Im Kinsky, which specialises in restitution procedures, insists it has found no evidence that the work was stolen or unlawfully seized.
The back of the painting is "completely untouched" and has "no stamps, no stickers, nothing" which would indicate it was seized or left Austria, according to the auction house.
Moreover, none of the Lieser descendants who survived the war claimed the painting.
Moerth-Gasser told AFP the current owners, who wish to remain anonymous, contacted im Kinsky two years ago for legal advice. Im Kinsky then informed the Lieser families, who are largely US-based.
Some travelled to see the painting, before signing an agreement with the owners, thus removing any obstacle to its sale.

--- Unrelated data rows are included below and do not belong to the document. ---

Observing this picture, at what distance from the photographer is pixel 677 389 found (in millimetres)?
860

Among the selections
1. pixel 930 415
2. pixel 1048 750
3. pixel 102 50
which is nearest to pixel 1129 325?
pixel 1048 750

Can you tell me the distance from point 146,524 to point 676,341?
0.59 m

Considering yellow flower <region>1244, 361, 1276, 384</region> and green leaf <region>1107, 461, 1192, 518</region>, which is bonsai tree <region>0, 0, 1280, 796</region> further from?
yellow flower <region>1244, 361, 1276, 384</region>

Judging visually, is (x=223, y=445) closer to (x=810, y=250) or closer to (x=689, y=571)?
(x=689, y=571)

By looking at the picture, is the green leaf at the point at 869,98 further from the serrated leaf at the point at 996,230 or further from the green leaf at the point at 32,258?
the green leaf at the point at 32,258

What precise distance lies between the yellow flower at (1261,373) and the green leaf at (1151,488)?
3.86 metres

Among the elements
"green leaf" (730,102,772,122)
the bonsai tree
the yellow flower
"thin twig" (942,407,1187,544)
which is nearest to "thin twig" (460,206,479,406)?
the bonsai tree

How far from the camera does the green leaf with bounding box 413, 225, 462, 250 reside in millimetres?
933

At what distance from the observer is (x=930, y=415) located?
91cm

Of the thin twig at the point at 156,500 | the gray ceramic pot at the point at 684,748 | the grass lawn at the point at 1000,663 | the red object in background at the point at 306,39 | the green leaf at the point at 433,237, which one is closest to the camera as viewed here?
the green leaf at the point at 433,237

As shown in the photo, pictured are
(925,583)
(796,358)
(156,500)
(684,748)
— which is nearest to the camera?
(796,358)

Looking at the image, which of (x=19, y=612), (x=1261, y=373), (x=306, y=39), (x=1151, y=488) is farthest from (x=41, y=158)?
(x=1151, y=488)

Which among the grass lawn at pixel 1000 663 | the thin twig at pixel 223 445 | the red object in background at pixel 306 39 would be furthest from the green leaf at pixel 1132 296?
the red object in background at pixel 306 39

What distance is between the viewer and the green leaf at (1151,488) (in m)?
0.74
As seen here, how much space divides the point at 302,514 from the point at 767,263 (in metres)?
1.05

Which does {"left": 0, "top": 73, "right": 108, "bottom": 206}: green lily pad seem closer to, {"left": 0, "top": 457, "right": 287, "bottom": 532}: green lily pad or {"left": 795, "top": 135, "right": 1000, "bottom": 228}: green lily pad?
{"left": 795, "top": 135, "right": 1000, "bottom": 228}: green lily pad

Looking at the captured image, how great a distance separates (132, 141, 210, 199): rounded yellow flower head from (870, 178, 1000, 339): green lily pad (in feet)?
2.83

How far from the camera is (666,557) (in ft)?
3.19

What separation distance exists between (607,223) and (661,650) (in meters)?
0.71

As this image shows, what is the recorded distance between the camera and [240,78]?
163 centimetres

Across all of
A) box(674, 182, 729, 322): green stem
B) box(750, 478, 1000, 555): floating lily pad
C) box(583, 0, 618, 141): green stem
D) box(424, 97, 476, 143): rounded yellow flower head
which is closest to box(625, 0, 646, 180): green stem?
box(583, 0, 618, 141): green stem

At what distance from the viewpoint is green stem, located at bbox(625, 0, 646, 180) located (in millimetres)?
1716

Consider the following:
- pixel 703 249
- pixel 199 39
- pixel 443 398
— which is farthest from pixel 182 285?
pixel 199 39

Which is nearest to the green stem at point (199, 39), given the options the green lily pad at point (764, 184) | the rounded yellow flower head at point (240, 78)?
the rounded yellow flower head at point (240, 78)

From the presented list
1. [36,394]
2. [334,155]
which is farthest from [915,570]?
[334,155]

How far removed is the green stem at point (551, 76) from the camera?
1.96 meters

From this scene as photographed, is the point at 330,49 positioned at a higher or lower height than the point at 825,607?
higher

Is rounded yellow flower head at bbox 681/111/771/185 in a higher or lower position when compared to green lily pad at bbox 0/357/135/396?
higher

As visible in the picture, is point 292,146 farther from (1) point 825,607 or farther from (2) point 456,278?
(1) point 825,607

Some experts have called for a more in-depth investigation of the work's provenance however.
"Several points should be questioned more critically, as the provenance of the picture has not yet been completely clarified," Monika Mayer, head of archives at the Belvedere museum, which houses Klimt's famous "Kiss", was quoted as saying by Austria's Profil magazine.
Moreover, the painting was not presented in the United States, for fear it could be held there, as has happened before with Austrian works under dispute.
Austrian museums have returned a number of Austrian artworks to descendants of Jewish art collectors, including an American claimant who sought five Klimt masterpieces.